1968 Hillman Hunter Humber Sceptre 1.7L from UK and Ireland


A little bit of nostalgia


Bought the car to restore. It had been barn stored, and some parts removed for the previous owner's other car.

This car will require a full restoration, and is really not financially worth doing, but being British and a glutton for punishment, I will restore it by removing all the rust from the normal places - tops of the wings by the lights, rear of the front wings and the bottom valances. The floor pan is sound, as are the other prime rust areas.

I am 67 and have worked with the Hunter in the London police force. We had a fleet of dozens in our garage, and there were half a dozen garages serving the whole of London. They were used as CID and general run about cars, and as such did get a hard life, They stood up well to all the abuse given to them, with the most faults coming from a stupid throttle pedal linkage.

Seats would break at the back rest, because police would get in first, then look for the keys by pushing backwards on the seat to get into their pocket. Try it next time you get into your car.

The killer was RUST; both sides of the floor pan would rot away. Some in only two or three years.

Some on this site have mentioned the carbon thrust release bearing for the clutch. This was standard on most volume cars of the time. Drivers would NOT sit at the lights with the car in gear for long periods; it was a known thing. Also on Sundays, many people would tinker to keep the cars going.

When I look back and see how far we have progressed, I am amazed at how well modern cars perform. Do I like my Audi? You bet I do; over 50 MPG and capable of over a hundred mph.

Cars of the 50s and 60s, most would do 60-70mph, but that was it. Only upmarket cars like Jaguar, the Ford Zephyr (just) and Aston Martin could do "the ton".

So if you are a young petrol head, please do not denigrate the old cars. Just be thankful that your car has benefited from all the mistakes of the past. Modern cars do 100,000 miles easy. Much due to the fantastic improvement in lubricants.

1950's cars were serviced every 1000 miles, with a major overhaul at 50,000 miles. Many were scrapped before 100,000.

Do I love my old Hillman? Reluctantly, yes.

Do I expect it to perform well in modern traffic? NO.

It's used on high days and holidays when the sun shines... That way the dreaded tin worm might be kept at bay for a few more years. Thanks for reading and enjoy your car safely.

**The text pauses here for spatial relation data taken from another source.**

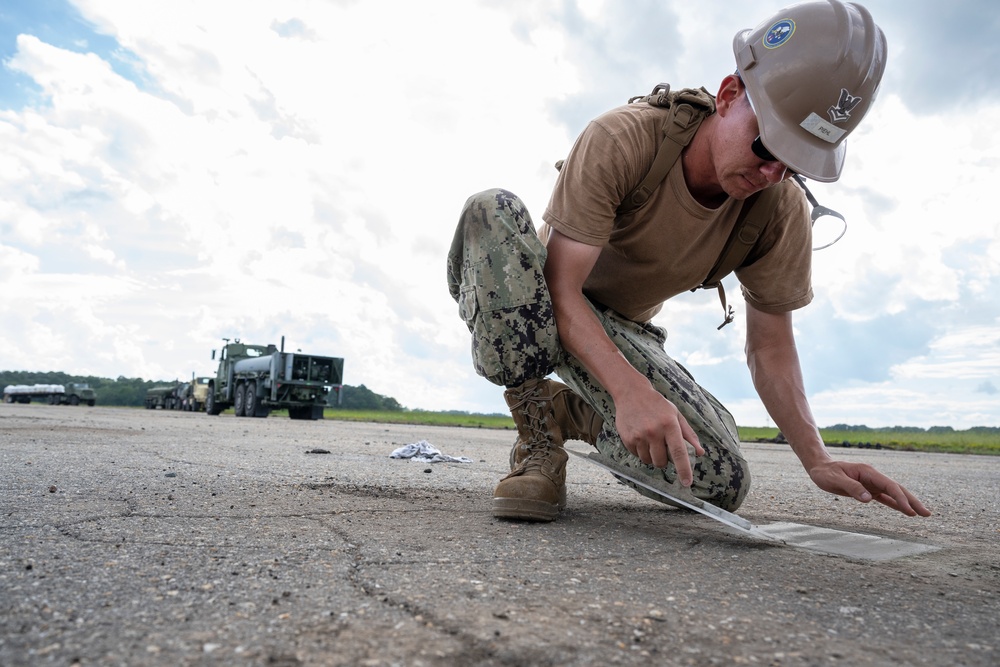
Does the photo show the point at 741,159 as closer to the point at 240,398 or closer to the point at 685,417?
the point at 685,417

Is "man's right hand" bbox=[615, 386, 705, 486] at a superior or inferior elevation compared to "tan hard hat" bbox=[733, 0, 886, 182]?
inferior

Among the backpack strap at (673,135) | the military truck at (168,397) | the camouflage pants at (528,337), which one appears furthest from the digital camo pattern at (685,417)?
the military truck at (168,397)

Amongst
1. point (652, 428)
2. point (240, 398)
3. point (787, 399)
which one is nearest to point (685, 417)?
point (787, 399)

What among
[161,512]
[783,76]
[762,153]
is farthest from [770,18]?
[161,512]

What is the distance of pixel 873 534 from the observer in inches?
97.0

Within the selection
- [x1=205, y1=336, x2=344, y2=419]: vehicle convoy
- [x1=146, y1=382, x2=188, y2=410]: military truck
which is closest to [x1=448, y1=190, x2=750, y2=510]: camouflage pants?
[x1=205, y1=336, x2=344, y2=419]: vehicle convoy

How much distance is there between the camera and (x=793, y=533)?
7.70 feet

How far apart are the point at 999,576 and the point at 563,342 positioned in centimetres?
127

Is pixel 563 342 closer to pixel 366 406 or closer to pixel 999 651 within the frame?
pixel 999 651

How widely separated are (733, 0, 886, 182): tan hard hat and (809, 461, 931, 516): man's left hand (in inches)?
33.4

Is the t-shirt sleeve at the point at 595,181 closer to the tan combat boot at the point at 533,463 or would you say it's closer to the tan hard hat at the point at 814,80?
the tan hard hat at the point at 814,80

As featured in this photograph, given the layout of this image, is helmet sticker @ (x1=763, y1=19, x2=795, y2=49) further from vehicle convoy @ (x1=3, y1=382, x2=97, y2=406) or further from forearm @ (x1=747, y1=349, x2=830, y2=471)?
vehicle convoy @ (x1=3, y1=382, x2=97, y2=406)

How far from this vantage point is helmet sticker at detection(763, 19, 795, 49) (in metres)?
2.18

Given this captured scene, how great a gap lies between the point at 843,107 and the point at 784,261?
0.63m
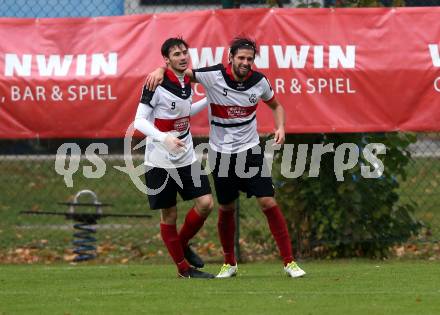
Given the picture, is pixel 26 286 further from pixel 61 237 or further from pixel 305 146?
pixel 61 237

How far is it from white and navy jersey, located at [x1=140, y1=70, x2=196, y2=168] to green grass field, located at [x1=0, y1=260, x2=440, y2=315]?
3.31ft

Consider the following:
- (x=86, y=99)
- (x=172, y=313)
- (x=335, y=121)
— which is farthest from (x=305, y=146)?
(x=172, y=313)

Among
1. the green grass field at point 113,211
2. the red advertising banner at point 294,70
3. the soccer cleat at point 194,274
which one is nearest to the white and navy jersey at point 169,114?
the soccer cleat at point 194,274

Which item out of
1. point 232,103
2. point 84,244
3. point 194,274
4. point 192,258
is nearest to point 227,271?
point 194,274

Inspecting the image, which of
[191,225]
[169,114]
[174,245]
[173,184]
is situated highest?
[169,114]

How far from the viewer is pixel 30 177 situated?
755 inches

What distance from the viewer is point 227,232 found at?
403 inches

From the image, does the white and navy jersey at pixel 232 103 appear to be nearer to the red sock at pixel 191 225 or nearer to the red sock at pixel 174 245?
the red sock at pixel 191 225

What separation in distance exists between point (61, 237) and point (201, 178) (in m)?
5.08

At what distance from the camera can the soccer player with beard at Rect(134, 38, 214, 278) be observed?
9750 mm

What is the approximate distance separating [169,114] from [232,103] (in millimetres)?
532

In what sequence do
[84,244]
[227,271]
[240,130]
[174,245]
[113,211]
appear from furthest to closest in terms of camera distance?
1. [113,211]
2. [84,244]
3. [227,271]
4. [174,245]
5. [240,130]

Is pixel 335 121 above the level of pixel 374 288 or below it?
above

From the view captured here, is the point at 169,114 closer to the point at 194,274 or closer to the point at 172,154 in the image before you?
the point at 172,154
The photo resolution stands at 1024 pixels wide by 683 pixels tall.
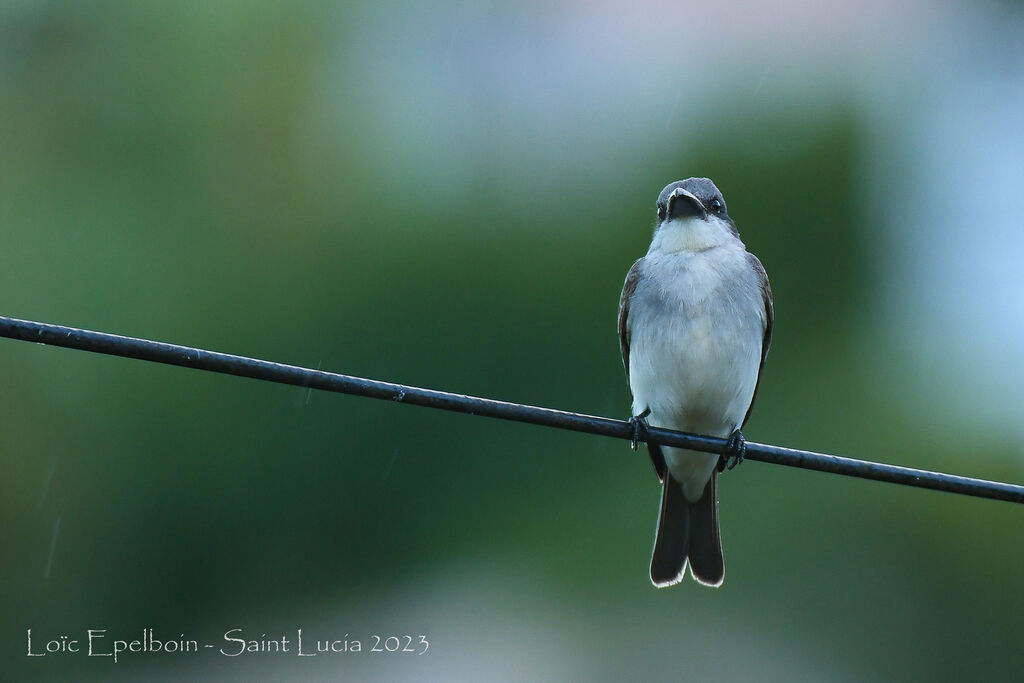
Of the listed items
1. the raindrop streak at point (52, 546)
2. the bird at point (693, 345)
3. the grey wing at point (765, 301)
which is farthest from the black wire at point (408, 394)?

Would you buy another car from this manufacturer? No

Review Date: 30th December, 2012

1972 Hillman Hunter 1.5 from South Africa


An absolute waste of money


You'll find a couple more of my reviews on this site, eg. 1995 Mercedes Benz E220 Elegance, 1994 Mazda MX6 2.5 V6, 2009 Nissan Tiida 1.6, 1999 Daewoo Matiz 800cc, 2002 Fiat Palio 1.6 16V.

Feel free to read them all.

Alright, the issues I experienced:

1. The driver windows slid into the door.

2. The wood trim was lifting and worn

3. The gearbox was DEAD

4. Steering was HORRIBLE

5. Lots of rust

6. Poor performance

7. Hell trying to get parts

8. Very few workshops are willing to work on it

9. Ladies don't fancy it too much.

General Comments:

I bought it as temporary transport, and I'm sorry I did. It was bought for US$2000 and I got practically nothing for it.

I hated it, and will NEVER recommend it to anyone.

Given, it was about 40 years old and MIGHT have been good back then, today, I'd rather drive a bicycle than that 'thing'.

Buy at own risk!

Would you buy another car from this manufacturer? No

Review Date: 31st July, 2010

22nd Oct 2012, 22:18

That's right they are 40 years old now LOL.

Realistically you can't expect anything but a classic Chrysler Valiant to still be reliable without restoration after decades. Once the Hunters are restored/reconditioned, they are fine. :)

24th Oct 2012, 01:10

The gearbox was DEAD? Why on earth did you buy it then??